Exercise brief> Copy the lines between the line containing "According to the" and the line containing "What length of", inclusive, reproducing each one verbatim.

Supplied data>
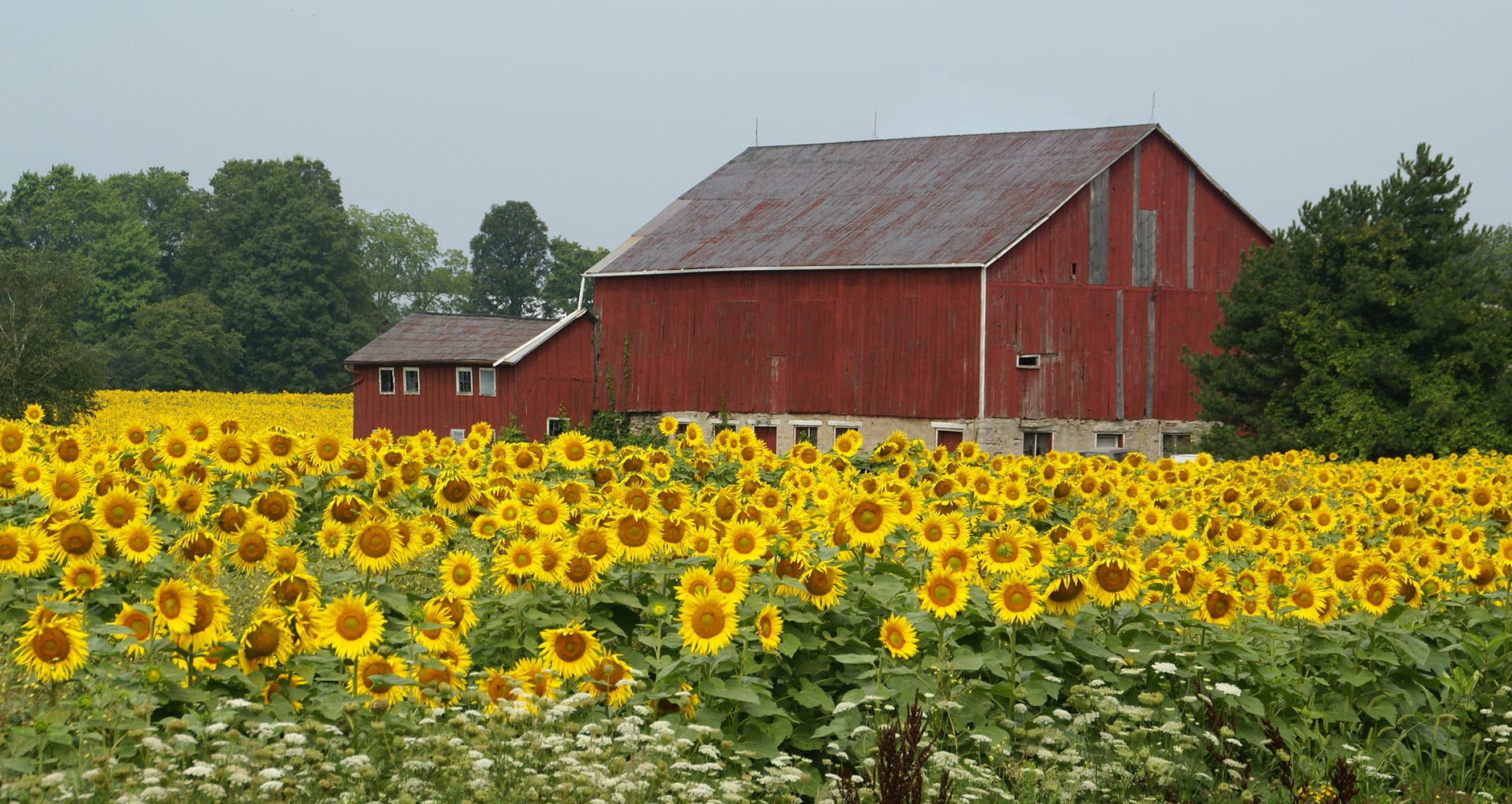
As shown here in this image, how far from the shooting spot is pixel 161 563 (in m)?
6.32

* * *

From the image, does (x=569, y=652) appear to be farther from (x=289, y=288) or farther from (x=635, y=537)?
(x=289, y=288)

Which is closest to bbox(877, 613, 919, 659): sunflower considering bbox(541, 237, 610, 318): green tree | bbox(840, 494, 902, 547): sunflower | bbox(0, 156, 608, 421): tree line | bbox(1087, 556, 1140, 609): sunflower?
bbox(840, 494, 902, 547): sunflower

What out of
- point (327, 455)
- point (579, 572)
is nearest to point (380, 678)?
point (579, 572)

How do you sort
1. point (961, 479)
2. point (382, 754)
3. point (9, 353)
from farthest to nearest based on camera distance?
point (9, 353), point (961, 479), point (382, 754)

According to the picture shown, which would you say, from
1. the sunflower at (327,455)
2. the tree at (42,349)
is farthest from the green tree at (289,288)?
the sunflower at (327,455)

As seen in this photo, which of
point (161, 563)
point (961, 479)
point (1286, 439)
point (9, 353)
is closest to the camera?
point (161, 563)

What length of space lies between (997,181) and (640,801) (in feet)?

Reply>
According to the picture shown, which would you say, from
1. the sunflower at (327,455)
2. the tree at (42,349)
is farthest from the green tree at (289,288)?
the sunflower at (327,455)

As seen in this photo, which of
point (161, 563)
point (961, 479)
point (1286, 439)
point (9, 353)
is closest to the camera?
point (161, 563)

What length of space lies between (997,181) and (640,801) (in feet)?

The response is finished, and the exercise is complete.